> PROMPT 1:
In the wedding hotel discussion, where does the BM plan to get a room?
> PROMPT 2:
Write the next part of the wedding hotel discussion, starting after its final sentence.

It's fine to want consideration from others. Expecting it, well that's a different story. For a parent, watching and planning a daughter's wedding, there are a lot of people to consider, lots of expectations, lots of feelings that could be hurt. Sometimes family members have to just suck it up and deal when these situations occur. It's not ideal, but it is what it is. If you cannot change someone else, then what happens? You change yourself, your attitude and your expectations. You change your perception. If the OP could change her perception, this wouldn't even be an issue. It's all in how you look at it.

While I agree with you that it is ideal for people to be considerate of others in uncomfortable situations, I can't see how the Mom is being inconsiderate here. At least, not purposefully. Her child is getting married. She wants to to stay at the same hotel with her family. I have to say, when my child gets married, my main concern will be my child and my experience in seeing her get married. I'm sorry, but I won't be concerned with whether or not someone is uncomfortable with my being at the same hotel. Not on my radar. Maybe this is how the BM in this case perceives the issue, as well. Again, it's all in the perception.

JMHO.

belleboudeuse's picture

Well, from reading the original post, the OP says that the BM "plans" to get a room right next to the OP and her husband. I read that as in, right next door. Not "in the same hotel." You say that you won't be concerned with whether someone is concerned that you're in the same hotel, because it won't be on your radar. But from what the OP says, this is not someone who just "happened" to be booked in the room next to theirs, it's the BM planning actively to do that. That doesn't sound like it's not "on her radar." It sounds like she is doing it very much on purpose.

Perhaps I'm not reading that right. But if that is what she plans, and she didn't talk about it with her ex and her ex's wife, then I think that's inappropriate and the OP should feel fine changing rooms if she doesn't feel comfortable being that close. The BM has the right to do whatever she wants -- but the OP has the right to move herself to another floor if she doesn't feel comfortable. How is that harming the BM?

[Collected data]
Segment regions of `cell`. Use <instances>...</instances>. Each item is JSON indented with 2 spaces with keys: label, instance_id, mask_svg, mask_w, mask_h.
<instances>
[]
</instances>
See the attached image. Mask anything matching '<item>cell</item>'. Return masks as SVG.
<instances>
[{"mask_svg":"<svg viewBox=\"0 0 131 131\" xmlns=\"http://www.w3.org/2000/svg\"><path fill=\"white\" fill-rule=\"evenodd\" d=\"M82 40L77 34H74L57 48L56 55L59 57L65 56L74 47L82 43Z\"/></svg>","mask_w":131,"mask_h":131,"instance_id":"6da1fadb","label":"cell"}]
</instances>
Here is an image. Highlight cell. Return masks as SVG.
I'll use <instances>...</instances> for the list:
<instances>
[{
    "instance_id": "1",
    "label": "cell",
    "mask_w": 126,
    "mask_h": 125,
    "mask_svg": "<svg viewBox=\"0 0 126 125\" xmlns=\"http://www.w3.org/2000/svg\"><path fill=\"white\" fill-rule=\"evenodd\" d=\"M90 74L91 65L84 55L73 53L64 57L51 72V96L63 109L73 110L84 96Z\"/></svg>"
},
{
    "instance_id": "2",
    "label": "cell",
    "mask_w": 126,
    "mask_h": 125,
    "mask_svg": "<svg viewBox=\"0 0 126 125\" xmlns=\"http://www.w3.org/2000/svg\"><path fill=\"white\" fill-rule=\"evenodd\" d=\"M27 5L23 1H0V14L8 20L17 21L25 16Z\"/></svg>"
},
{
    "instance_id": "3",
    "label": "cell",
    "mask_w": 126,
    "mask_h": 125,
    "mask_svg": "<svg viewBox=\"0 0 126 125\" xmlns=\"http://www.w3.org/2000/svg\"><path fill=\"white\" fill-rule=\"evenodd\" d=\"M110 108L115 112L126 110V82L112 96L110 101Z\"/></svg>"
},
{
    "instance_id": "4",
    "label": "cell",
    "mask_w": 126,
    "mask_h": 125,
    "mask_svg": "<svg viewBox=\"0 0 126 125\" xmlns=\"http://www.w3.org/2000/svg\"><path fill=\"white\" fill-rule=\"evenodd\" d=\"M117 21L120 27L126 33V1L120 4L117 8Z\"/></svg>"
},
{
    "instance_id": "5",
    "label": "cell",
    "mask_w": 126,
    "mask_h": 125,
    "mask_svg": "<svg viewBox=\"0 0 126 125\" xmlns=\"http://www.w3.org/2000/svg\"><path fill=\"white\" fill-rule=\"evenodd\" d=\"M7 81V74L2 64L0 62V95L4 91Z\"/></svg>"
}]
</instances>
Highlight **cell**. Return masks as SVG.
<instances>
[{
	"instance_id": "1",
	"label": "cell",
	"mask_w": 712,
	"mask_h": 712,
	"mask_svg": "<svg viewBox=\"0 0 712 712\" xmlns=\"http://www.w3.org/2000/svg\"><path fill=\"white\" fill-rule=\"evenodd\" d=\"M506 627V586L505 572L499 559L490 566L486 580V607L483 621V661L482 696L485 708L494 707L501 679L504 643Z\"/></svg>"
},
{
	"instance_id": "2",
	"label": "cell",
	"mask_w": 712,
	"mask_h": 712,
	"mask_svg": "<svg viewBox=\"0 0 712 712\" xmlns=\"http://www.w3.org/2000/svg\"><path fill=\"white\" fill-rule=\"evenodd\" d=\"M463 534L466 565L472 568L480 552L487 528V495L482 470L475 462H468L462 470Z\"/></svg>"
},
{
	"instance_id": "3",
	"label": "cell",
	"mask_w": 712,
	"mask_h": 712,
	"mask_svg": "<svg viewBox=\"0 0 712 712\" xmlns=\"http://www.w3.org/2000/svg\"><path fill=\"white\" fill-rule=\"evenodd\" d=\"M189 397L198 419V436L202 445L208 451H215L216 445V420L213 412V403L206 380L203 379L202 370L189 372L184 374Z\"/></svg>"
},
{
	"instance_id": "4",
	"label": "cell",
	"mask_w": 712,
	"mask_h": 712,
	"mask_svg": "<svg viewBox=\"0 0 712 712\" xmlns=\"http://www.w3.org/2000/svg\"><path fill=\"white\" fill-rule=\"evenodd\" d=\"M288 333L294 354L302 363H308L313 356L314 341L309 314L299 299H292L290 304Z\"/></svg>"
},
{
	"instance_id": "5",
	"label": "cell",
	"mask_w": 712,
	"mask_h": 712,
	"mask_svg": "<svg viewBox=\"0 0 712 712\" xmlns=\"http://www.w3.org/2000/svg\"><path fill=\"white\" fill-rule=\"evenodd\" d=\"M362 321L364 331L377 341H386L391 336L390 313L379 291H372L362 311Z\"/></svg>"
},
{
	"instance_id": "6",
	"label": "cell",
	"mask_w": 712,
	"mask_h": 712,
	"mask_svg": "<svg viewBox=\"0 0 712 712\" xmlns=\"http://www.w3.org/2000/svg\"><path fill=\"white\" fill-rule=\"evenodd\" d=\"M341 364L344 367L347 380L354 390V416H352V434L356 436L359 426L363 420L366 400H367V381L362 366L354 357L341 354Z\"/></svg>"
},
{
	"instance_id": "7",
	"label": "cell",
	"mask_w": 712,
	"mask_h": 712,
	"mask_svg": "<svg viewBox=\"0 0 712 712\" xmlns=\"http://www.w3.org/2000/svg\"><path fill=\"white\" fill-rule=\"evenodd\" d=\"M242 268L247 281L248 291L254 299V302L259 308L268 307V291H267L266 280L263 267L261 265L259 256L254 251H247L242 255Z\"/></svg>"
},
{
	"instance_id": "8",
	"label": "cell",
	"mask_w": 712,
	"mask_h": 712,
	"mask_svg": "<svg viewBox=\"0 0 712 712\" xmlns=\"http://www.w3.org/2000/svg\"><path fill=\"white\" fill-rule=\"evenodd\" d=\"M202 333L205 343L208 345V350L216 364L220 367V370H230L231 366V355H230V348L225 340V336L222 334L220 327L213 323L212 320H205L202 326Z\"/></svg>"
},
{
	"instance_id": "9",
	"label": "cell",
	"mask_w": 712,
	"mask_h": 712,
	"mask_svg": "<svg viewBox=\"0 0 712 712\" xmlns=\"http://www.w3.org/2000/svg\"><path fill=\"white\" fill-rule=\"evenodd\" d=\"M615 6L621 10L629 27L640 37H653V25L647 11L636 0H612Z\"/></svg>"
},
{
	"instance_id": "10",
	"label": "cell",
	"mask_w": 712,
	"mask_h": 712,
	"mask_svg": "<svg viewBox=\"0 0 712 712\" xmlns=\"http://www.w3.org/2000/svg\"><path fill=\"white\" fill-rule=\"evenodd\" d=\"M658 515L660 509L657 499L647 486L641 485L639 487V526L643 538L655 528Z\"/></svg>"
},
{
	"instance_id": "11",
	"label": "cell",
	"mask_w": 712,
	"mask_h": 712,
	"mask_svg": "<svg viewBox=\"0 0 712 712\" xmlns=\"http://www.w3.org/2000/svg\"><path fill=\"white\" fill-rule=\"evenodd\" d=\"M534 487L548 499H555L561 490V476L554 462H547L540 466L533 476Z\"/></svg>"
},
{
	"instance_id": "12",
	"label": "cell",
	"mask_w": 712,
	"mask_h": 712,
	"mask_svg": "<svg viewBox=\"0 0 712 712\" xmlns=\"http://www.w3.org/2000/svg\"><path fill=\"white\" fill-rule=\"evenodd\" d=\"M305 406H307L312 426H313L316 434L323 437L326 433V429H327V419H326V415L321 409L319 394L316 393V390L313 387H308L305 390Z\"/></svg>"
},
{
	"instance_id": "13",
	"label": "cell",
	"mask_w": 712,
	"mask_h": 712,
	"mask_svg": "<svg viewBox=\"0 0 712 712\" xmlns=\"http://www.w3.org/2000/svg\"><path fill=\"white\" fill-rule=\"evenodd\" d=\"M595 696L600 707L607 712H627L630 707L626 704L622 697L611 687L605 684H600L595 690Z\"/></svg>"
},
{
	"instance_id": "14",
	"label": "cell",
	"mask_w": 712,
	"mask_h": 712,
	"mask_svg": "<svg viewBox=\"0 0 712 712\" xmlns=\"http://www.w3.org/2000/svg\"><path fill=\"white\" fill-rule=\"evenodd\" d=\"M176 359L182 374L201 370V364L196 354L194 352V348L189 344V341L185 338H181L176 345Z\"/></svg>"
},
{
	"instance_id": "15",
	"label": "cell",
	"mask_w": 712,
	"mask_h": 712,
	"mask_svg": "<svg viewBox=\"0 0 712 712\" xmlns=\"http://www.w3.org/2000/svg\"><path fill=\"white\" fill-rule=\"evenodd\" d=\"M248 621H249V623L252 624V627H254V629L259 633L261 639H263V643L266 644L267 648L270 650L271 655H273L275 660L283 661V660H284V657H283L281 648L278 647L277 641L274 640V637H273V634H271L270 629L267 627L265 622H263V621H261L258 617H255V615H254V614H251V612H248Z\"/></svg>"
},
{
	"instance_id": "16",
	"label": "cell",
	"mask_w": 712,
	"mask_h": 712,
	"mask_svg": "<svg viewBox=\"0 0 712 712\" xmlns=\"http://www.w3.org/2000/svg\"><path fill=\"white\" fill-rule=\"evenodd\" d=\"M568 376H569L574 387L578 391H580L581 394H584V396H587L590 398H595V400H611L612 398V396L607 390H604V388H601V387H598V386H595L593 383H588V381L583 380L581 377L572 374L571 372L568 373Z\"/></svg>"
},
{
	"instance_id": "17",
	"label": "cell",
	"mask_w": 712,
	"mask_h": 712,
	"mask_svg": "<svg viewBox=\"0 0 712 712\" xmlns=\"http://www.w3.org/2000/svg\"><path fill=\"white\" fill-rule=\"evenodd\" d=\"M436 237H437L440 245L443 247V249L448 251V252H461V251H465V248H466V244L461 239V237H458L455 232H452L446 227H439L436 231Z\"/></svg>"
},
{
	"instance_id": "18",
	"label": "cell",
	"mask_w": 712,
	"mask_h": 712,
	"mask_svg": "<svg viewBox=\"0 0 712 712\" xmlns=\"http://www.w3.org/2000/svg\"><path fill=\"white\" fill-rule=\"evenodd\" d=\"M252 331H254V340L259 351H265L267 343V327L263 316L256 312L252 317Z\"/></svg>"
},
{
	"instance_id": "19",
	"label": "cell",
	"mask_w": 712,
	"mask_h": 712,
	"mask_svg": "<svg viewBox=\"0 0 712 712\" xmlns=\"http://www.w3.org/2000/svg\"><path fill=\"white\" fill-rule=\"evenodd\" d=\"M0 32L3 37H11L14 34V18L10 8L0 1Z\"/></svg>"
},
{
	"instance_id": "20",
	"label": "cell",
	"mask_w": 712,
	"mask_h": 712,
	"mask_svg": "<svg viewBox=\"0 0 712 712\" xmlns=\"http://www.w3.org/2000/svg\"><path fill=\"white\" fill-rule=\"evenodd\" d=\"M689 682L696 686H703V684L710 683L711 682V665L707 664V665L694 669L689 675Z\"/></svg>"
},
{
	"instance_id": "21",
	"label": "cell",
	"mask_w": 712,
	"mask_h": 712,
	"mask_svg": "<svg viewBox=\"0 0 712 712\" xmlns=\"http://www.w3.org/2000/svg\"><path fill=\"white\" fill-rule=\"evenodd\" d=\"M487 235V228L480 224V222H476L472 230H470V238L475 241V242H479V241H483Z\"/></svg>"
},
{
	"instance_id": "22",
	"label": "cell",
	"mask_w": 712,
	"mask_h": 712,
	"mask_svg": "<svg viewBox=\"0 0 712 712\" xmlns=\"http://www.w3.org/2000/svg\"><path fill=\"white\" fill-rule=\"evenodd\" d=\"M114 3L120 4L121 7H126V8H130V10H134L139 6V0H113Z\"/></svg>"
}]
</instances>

> REPLY 1:
Right next to the OP and her husband.

> REPLY 2:
BB

You are not second best, you are not second class. Do not ever let anyone make you feel that way. - 2BLoved

exhausted step mom's picture

No she did not ask myself or the DH anything reguarding it. Infact if I had not seen it on FB then we would never had known. She wanted to know what rooms we were all in.

But hey....I am not second best or second class and will handle it accordingly. It is what it is and that is it.

I was venting and wish to hell that I had just kept it all inside. I guess it's a leason well learned. None of you can even imagine what this woman is like and really I don't have the time or finger strength to type it all.

But I do appreciate you belleboudeuse, as I do beleave that you are trying to genuinely help me with the situation. Though I do or rather did enjoy the silly visions that I got from some of the other posts.

Thanks

lifeisshort's picture

We don't know that when BM asked where "everyone" was staying that her objective was to get a room right next to SM. Really? Does the SM think that she's so important to BM that BM's real objective in all this is to be near her? And even if it is, so what?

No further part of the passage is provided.